INFORMATION SUPPLIED –
◇ ◇ ◇

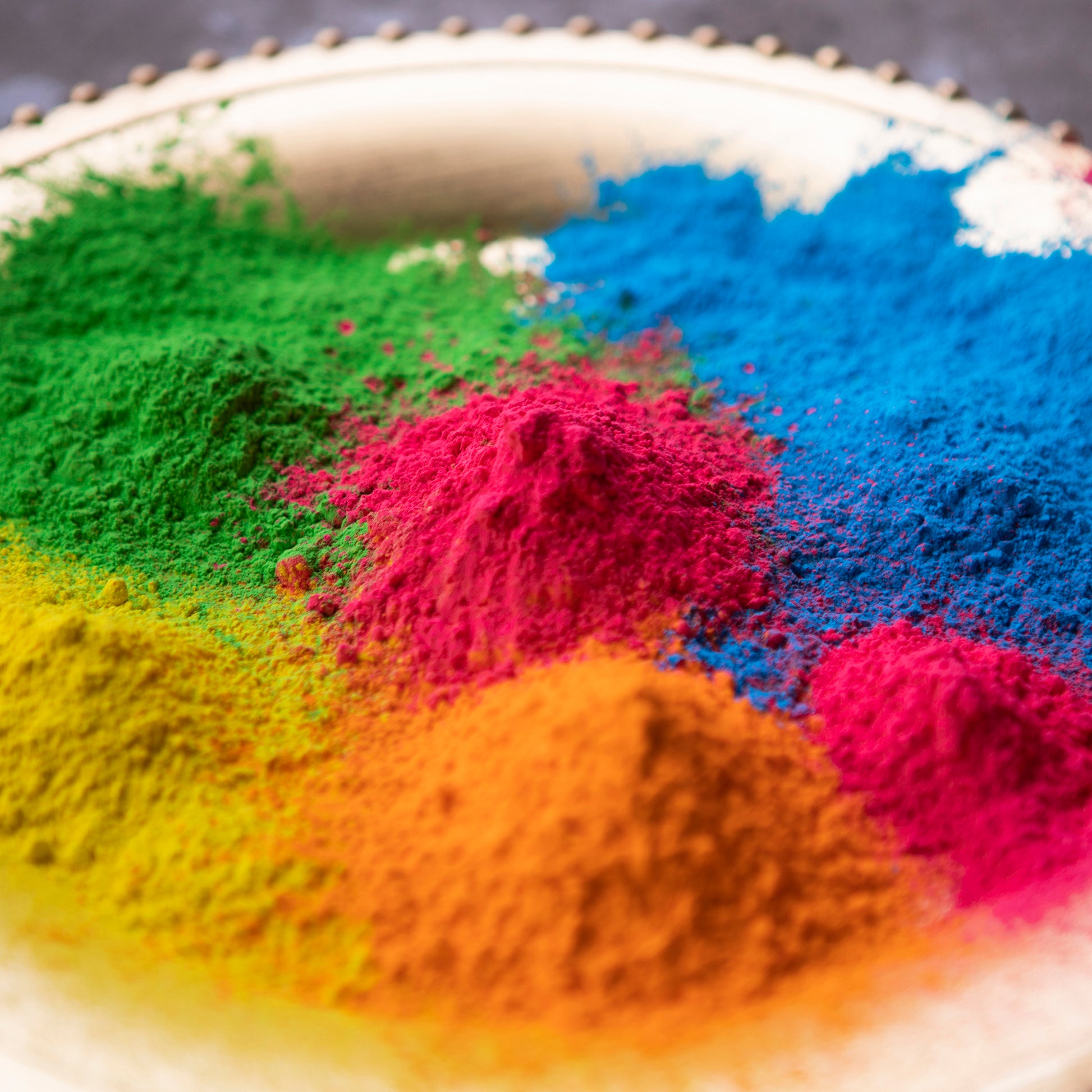 Holi Color Powder 7-pack featuring vibrant rainbow colors in 1lb bags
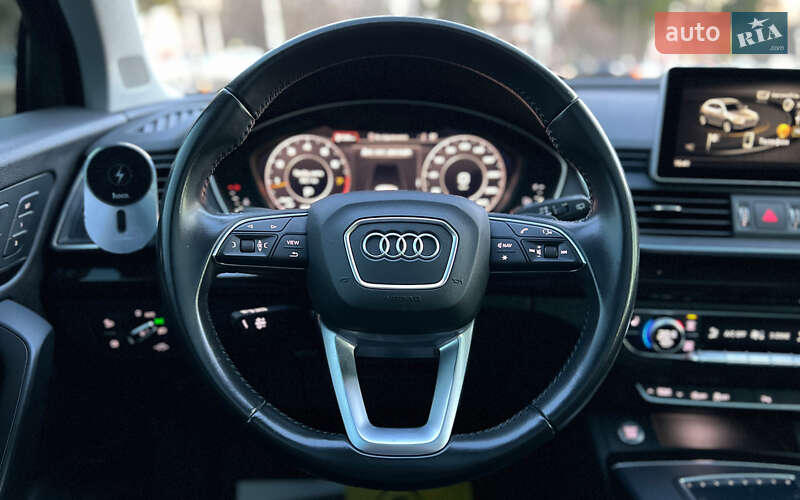 Внедорожник / Кроссовер Audi Q5 2017 в Львове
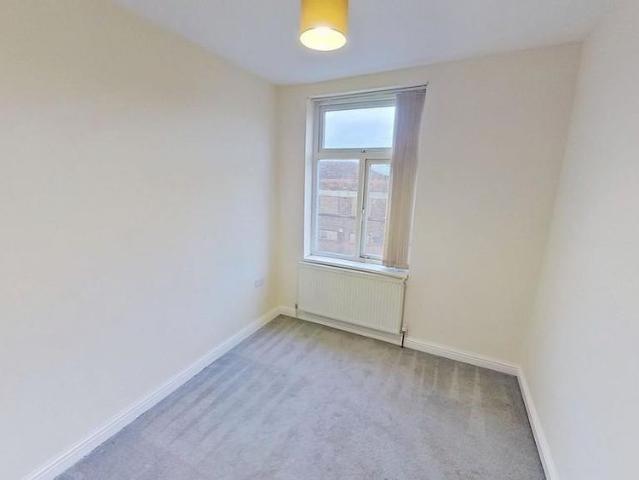 3 bedroom end of terrace house to rent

◇ ◇ ◇

WORK TASK – Copy out the whole listing word for word, except for any picture it includes.

WORKED SOLUTION –
 Holi Color Powder 7-pack featuring vibrant rainbow colors in 1lb bags
 Внедорожник / Кроссовер Audi Q5 2017 в Львове
 3 bedroom end of terrace house to rent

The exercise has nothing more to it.